== Segment start ==

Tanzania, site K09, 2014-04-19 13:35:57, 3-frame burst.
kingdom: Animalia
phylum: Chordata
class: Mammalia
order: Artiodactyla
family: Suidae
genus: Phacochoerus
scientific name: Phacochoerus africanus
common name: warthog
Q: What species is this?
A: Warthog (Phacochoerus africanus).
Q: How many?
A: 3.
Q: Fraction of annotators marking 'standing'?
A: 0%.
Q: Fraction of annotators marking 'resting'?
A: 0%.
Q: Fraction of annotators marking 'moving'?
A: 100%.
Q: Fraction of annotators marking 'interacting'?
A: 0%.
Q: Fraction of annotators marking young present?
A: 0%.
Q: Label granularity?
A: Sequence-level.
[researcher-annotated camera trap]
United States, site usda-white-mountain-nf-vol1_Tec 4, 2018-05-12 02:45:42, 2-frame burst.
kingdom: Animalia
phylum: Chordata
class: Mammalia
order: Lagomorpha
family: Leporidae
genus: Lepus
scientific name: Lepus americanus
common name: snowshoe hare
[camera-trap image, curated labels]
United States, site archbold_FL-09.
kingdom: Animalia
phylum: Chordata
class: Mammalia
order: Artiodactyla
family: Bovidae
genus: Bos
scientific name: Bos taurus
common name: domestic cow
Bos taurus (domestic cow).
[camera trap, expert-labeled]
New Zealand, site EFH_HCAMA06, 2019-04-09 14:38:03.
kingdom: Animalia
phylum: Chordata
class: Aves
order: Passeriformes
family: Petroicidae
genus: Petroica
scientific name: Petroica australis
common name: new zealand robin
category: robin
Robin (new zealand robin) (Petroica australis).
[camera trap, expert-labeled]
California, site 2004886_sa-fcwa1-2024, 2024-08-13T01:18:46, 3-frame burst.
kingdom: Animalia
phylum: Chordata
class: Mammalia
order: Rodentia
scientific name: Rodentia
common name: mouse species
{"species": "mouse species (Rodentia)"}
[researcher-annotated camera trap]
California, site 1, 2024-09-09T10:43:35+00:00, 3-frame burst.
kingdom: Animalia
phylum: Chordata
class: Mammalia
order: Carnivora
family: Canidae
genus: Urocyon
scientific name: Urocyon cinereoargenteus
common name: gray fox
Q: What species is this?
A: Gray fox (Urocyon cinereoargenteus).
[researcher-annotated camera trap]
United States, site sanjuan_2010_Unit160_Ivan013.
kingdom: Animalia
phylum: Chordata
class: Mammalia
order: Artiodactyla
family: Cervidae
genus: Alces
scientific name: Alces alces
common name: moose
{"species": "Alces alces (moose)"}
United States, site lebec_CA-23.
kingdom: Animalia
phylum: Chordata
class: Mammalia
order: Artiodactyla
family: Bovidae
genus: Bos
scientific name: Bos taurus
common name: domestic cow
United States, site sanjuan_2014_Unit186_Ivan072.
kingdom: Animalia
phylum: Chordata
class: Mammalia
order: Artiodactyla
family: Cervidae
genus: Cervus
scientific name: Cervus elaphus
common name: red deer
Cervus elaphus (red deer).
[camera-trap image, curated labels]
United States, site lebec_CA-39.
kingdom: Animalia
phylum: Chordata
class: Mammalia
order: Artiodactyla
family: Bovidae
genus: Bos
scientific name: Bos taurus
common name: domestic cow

== Segment end ==

To do.
Which lines of the listing contain the string "genus"? Copy each of them.

Answer to the problem.
genus: Phacochoerus
genus: Lepus
genus: Bos
genus: Petroica
genus: Urocyon
genus: Alces
genus: Bos
genus: Cervus
genus: Bos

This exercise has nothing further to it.